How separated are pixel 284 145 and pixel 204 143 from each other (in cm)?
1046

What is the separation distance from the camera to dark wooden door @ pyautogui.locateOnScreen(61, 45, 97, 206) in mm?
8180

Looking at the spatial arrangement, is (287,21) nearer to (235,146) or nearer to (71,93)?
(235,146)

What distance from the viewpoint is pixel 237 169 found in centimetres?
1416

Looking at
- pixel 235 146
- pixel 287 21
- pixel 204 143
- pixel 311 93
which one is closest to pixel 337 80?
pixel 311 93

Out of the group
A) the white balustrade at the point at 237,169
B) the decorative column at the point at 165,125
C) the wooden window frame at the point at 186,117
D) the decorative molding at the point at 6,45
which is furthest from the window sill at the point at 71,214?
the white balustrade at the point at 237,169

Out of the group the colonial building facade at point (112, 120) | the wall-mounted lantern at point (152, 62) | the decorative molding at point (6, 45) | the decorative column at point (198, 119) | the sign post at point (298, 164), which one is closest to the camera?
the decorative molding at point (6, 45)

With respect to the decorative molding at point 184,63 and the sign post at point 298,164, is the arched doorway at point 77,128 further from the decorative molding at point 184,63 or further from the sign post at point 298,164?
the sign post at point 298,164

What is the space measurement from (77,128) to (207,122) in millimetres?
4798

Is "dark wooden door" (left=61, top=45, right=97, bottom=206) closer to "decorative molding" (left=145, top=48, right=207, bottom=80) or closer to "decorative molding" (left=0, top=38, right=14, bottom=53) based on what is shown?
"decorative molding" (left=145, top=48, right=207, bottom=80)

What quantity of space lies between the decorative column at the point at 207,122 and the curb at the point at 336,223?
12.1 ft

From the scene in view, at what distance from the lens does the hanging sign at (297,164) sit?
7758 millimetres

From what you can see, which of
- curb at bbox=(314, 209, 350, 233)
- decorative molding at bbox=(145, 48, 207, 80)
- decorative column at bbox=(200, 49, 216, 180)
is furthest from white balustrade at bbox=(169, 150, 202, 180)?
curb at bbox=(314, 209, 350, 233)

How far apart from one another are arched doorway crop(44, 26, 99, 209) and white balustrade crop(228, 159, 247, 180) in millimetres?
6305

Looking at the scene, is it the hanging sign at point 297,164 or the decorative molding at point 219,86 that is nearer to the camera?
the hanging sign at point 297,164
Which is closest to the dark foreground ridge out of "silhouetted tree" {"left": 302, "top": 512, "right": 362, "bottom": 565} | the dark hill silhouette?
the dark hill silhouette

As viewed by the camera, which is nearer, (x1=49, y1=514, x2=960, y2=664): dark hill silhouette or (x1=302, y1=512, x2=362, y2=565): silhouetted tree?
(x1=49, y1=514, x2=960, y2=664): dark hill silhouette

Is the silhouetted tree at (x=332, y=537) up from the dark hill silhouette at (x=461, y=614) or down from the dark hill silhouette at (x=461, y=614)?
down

------------------------------------

**Set problem:** All lines from the one with "What is the space" through the final line above are to be quoted exactly; quote no other line.

**Solution to this problem:**
What is the space measurement from (77,128) to (207,122) in millimetres?
4798

Is "dark wooden door" (left=61, top=45, right=97, bottom=206) closer to "decorative molding" (left=145, top=48, right=207, bottom=80) or closer to "decorative molding" (left=0, top=38, right=14, bottom=53) based on what is shown?
"decorative molding" (left=145, top=48, right=207, bottom=80)

What quantity of space lies between the decorative column at the point at 207,122 and the curb at the point at 336,223?
12.1 ft

From the scene in view, at what distance from the lens does the hanging sign at (297,164) sit?
7758 millimetres

From what you can see, which of
- curb at bbox=(314, 209, 350, 233)
- decorative molding at bbox=(145, 48, 207, 80)
- decorative column at bbox=(200, 49, 216, 180)
is furthest from white balustrade at bbox=(169, 150, 202, 180)?
curb at bbox=(314, 209, 350, 233)

How far apart from one another are arched doorway crop(44, 26, 99, 209) and white balustrade crop(228, 159, 247, 180) in millimetres?
6305

Looking at the scene, is it the hanging sign at point 297,164 or the decorative molding at point 219,86 that is nearer to the camera?
the hanging sign at point 297,164
Which is closest to the dark foreground ridge out of "silhouetted tree" {"left": 302, "top": 512, "right": 362, "bottom": 565} | the dark hill silhouette?
the dark hill silhouette

As viewed by the camera, which is nearer, (x1=49, y1=514, x2=960, y2=664): dark hill silhouette or (x1=302, y1=512, x2=362, y2=565): silhouetted tree?
(x1=49, y1=514, x2=960, y2=664): dark hill silhouette

Is the silhouetted tree at (x=332, y=537) up from the dark hill silhouette at (x=461, y=614) or down from the dark hill silhouette at (x=461, y=614)?
down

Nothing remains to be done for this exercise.